To the Editor: Vrshek-Schallhorn et al. dispute our conclusion that historic candidate gene-by-environment (G×E) hypotheses were incorrect, criticizing the measures of environmental stressors we employed. We appreciate the opportunity to respond to their points.
We agree with their point that measures of environment are important, as we emphasized in our article (
1). Our results demonstrate that both interpersonal and noninterpersonal environmental measures influence depression liability (see Table S6 in the online supplement to our article). The additive effects of these environmental measures replicate previous findings that a variety of stressors affect depression liability. However, Vrshek-Schallhorn et al. suggest that the measures we used are completely obscuring real candidate G×E effects. Below, we argue that this cannot be the case and that several of their comments are inaccurate.
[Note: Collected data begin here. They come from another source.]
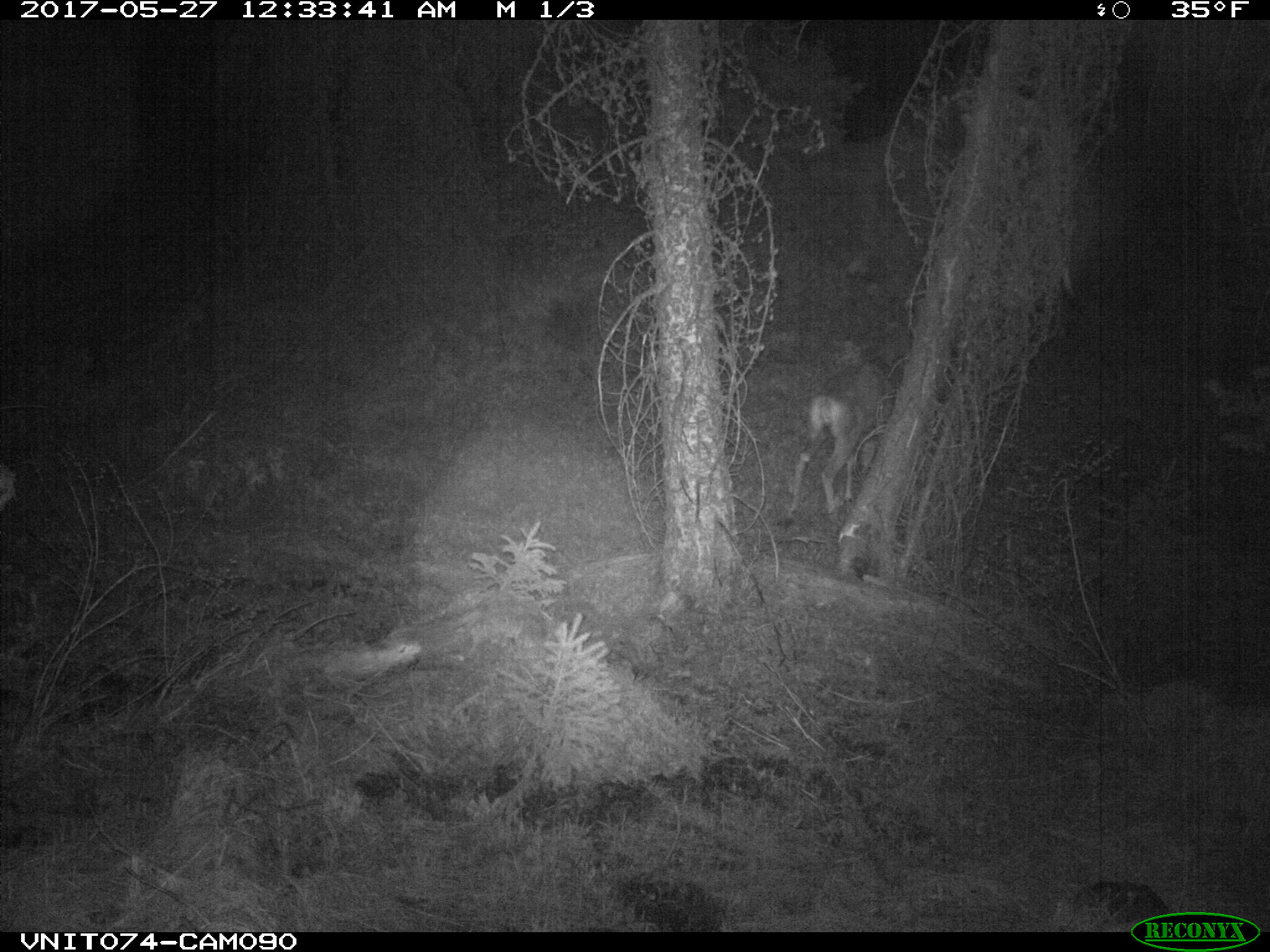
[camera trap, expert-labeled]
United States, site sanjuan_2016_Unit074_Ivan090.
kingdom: Animalia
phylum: Chordata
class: Mammalia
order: Artiodactyla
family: Cervidae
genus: Odocoileus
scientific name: Odocoileus hemionus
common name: mule deer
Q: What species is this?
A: Odocoileus hemionus (mule deer).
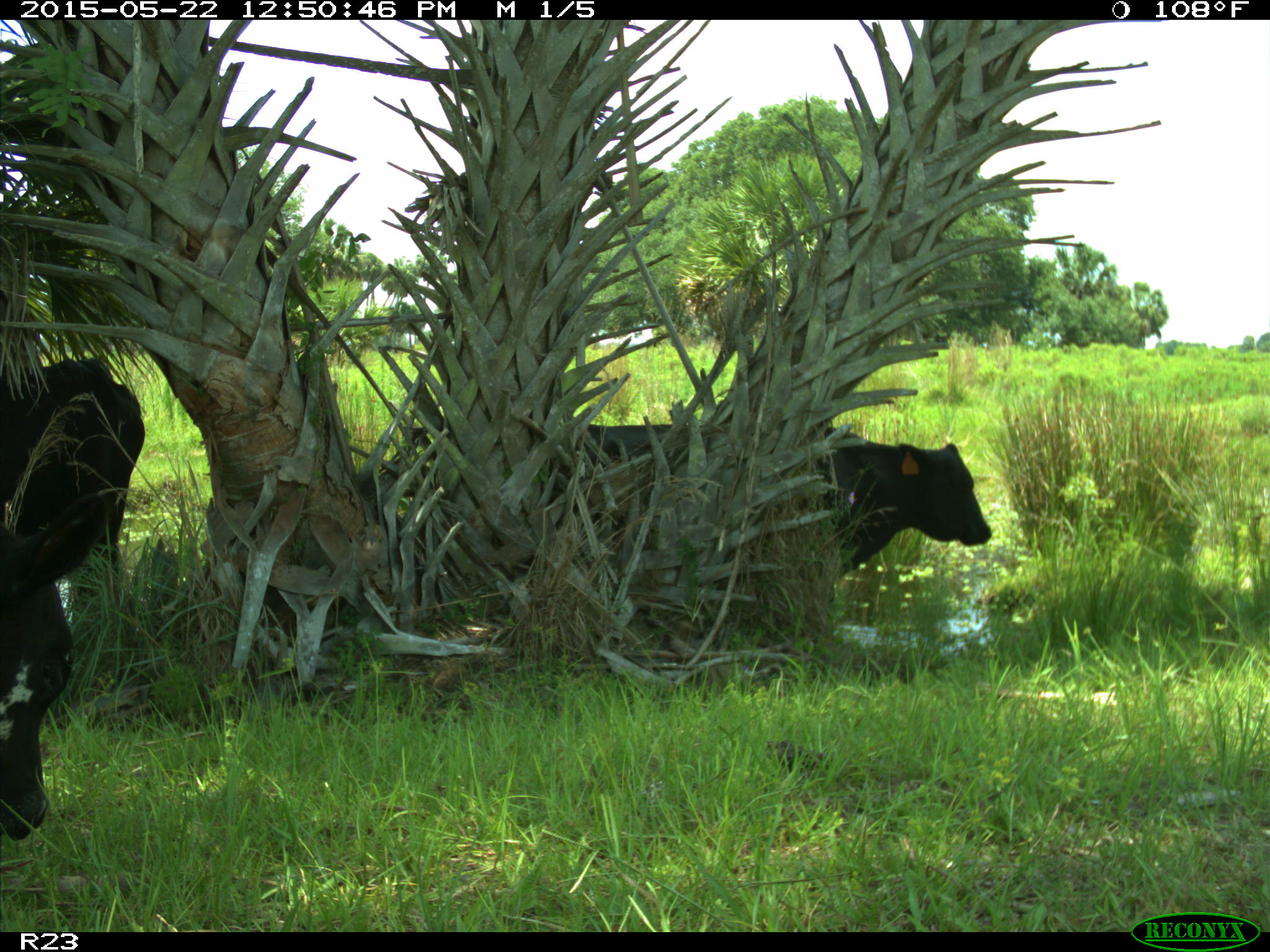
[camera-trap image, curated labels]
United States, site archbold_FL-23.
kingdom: Animalia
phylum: Chordata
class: Mammalia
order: Artiodactyla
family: Bovidae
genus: Bos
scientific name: Bos taurus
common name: domestic cow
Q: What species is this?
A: Bos taurus (domestic cow).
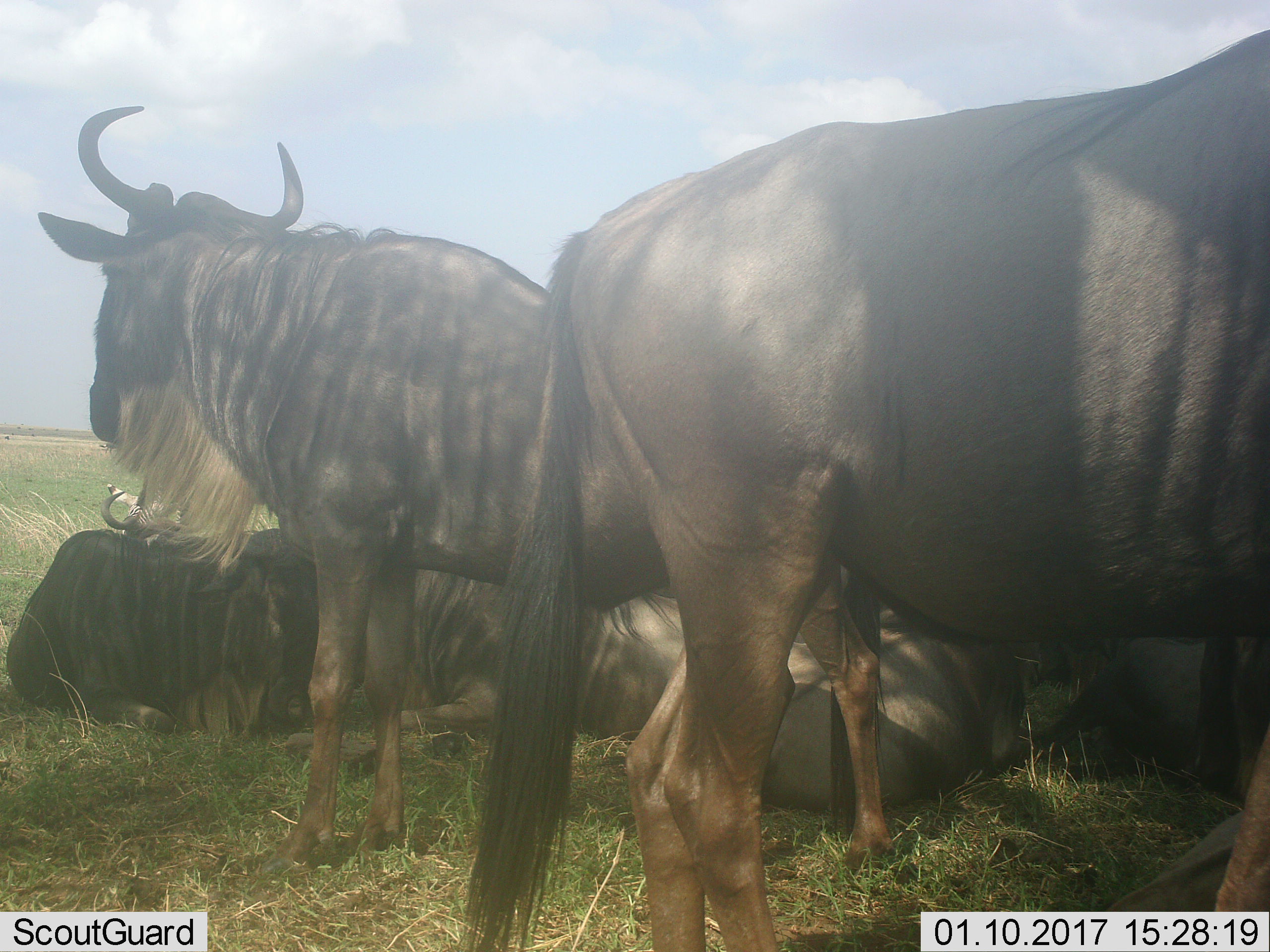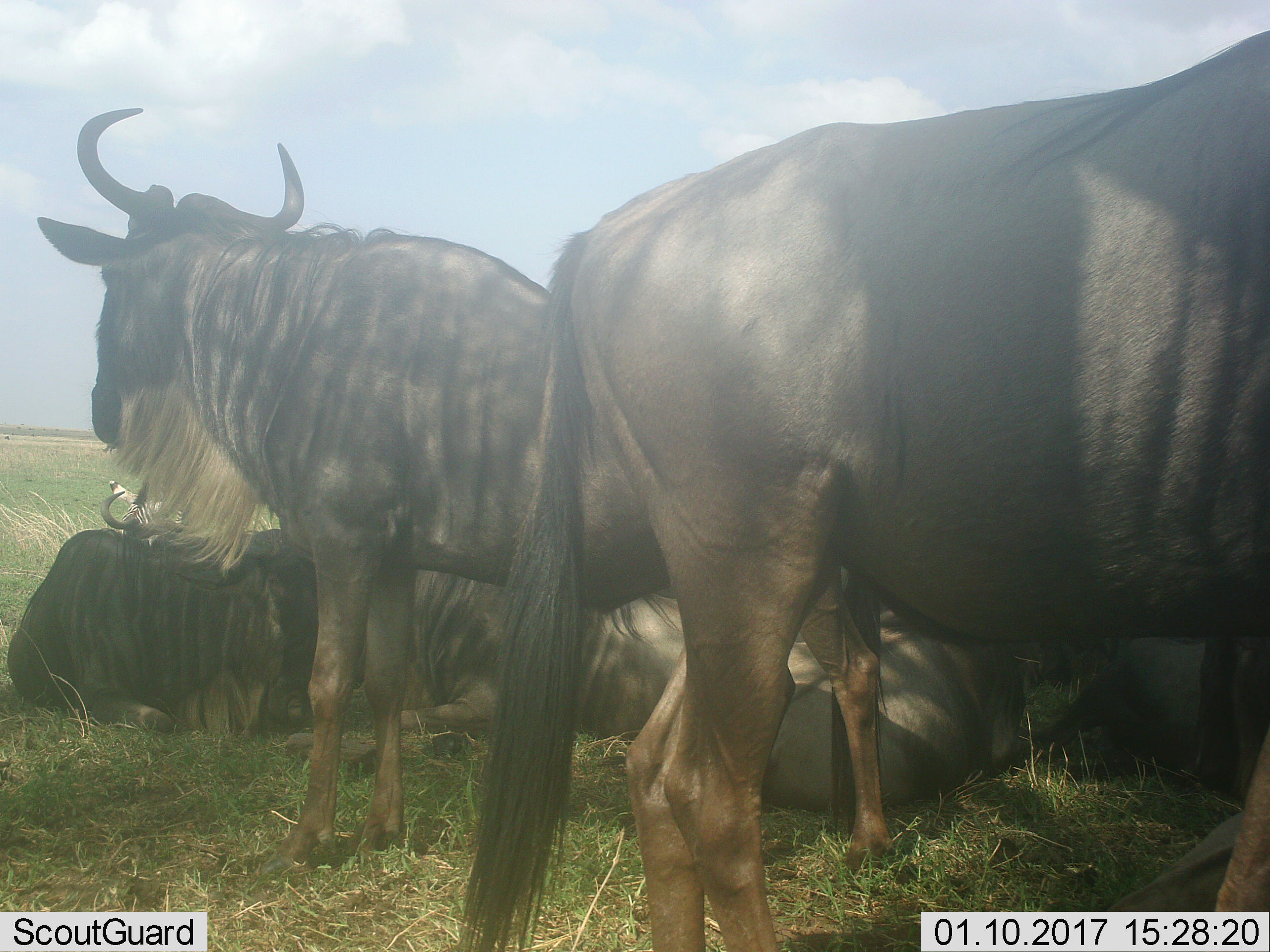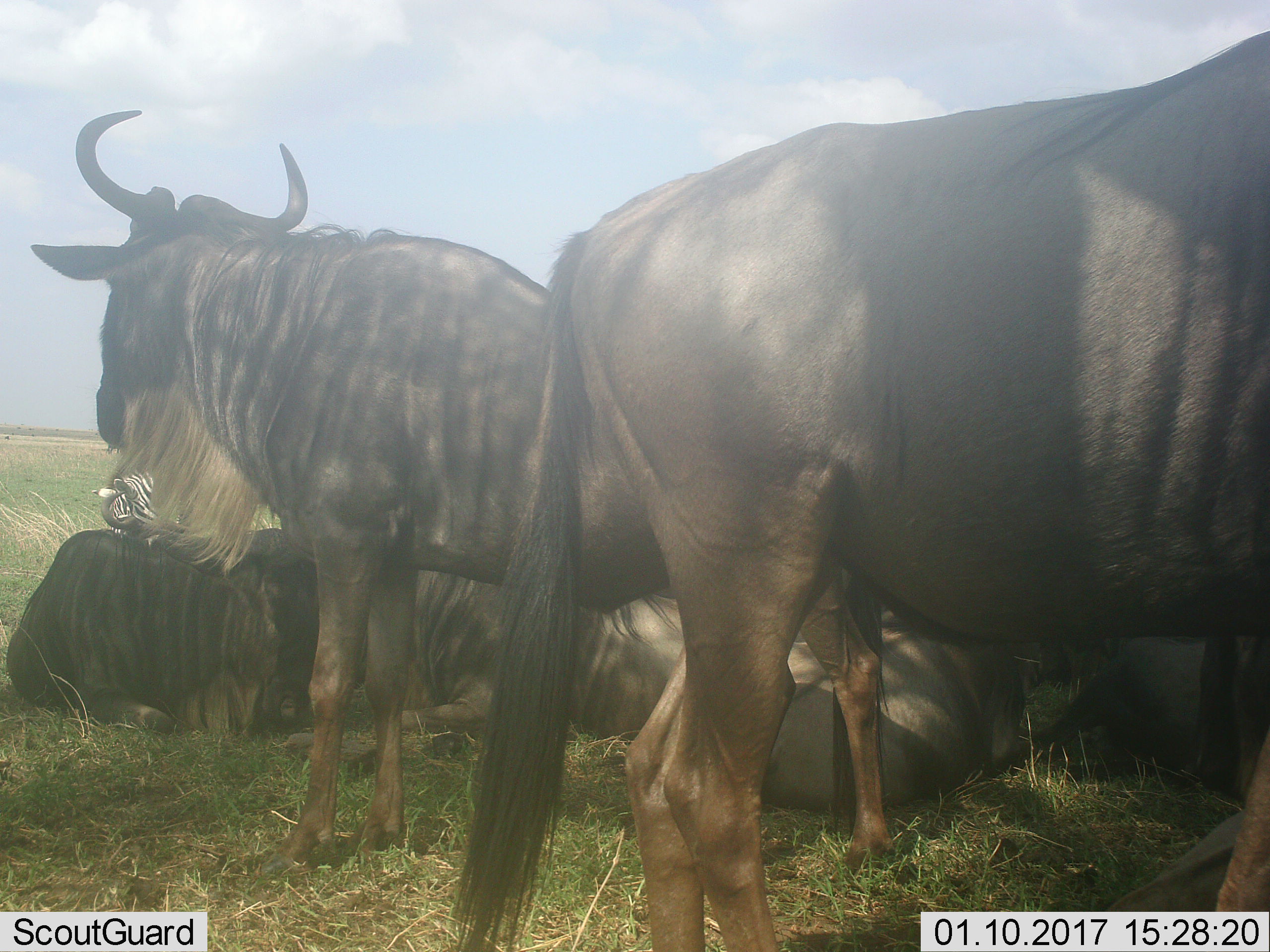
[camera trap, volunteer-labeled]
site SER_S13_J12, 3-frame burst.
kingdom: Animalia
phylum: Chordata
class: Mammalia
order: Artiodactyla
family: Bovidae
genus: Connochaetes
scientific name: Connochaetes taurinus taurinus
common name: blue wildebeest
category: wildebeestblue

They refer to the use of artificially dichotomized questionnaires, implying that we chose arbitrary cutoff points for continuous measures. In actuality, the binary stress measures we examined were inherently dichotomous, indicating whether or not participants endorsed one of a handful of events. For example, exposure to trauma in childhood was coded affirmatively if participants stated that they had been subject to sexual or physical abuse in childhood. On the other hand, we did not dichotomize the Townsend deprivation index, a continuous measure of socioeconomic hardship. In addition, Vrshek-Schallhorn et al. state that our worst-case-scenario measurement error simulations “vastly underestimate the amount of random error introduced by inadequate stress measures,” suggesting that a noisy stress questionnaire measure might account for as little as 16% of the variance of its adequately measured analogue. In response, we introduced this degree of error variance in both the depression and stress measures in our simulations. Even with this extreme degree of error, we still observed greater than 90% power to detect even modest interaction effects by candidate gene standards (odds ratio≥1.26).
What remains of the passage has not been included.